I work with the medium of photography, viewing the world through lenses, both externally, in the "real" world and internally in my mind's eye.


There are two main strands to my current practice:


The first is based on photography itself, using old family photo albums. These provide a source of enquiry into ancestry and family history (Unfortunately, I cannot claim to be related to the pioneering photographer Julia Margaret Cameron, except by name). It may be possible to see some of one's own features in ancestral faces. The albums are a repository of both snaps and studio portraits that freeze a moment or few moments in time.

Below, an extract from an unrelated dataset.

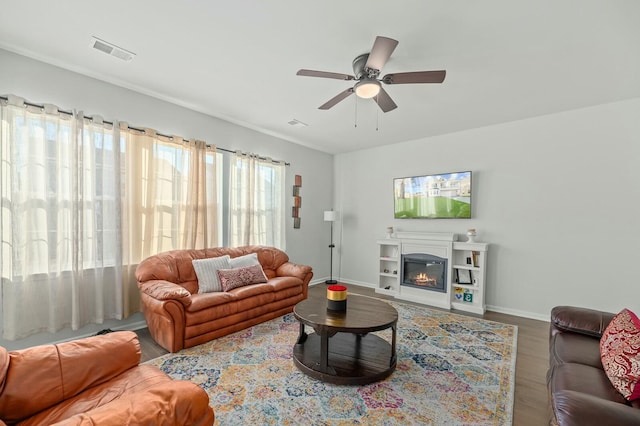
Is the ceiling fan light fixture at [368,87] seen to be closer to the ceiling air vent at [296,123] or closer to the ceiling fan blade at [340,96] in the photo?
the ceiling fan blade at [340,96]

The person portrayed may have been captured in an unconsidered shot by a family member or posed to reflect status, relationships and lifestyles by a professional photographer.


I have taken the concept of being "frozen in time" one step further, by actually freezing the images in water - perhaps a form of photographic cryogenics? These iced photographs are then partially thawed and photographed again, reviving and breathing new life into them as well as transporting them to a new, contemporary setting amongst the living. The overlay of ice can be very beautiful, subtly masking areas and creating emphasis on some features as well as adding a new dimension to the previously conventional images.


The second strand is also a long-term project. It is a contemplation and reflection on the landscape around Great Yarmouth on the East Coast of England where I can often be found experiencing and capturing the misty, murky light, colours, textures and the weather that often blows in from the North Sea.


One area known as "The Edge", is a piece of land between the Pleasure Beach and the Outer Harbour, being bounded by sea on one side and an industrial estate on the other. Until recently it was an abandoned and neglected stretch of land with its own wild character. Sadly for me, since early 2018 it has become the site of a major commercial development.


My attention has also been given to marginal land, in particular the landward side of Great Yarmouth to Halvergate Marshes and Reedham and to the desolate area of Breydon Water. My preference is to photograph there on misty days when the effect of the light gives a spareness to the images and reduces the colours of the landscape by overlaying them with grey. It is beautiful, particularly in winter with its grey skies and drizzle. When the Easterly wind blows it is also bone chillingly cold and requires a particular dedication to my art.


My prize-winning set of  "On the Edge" images have been described as "quiet, elegiac landscape photographs" and I will settle for that.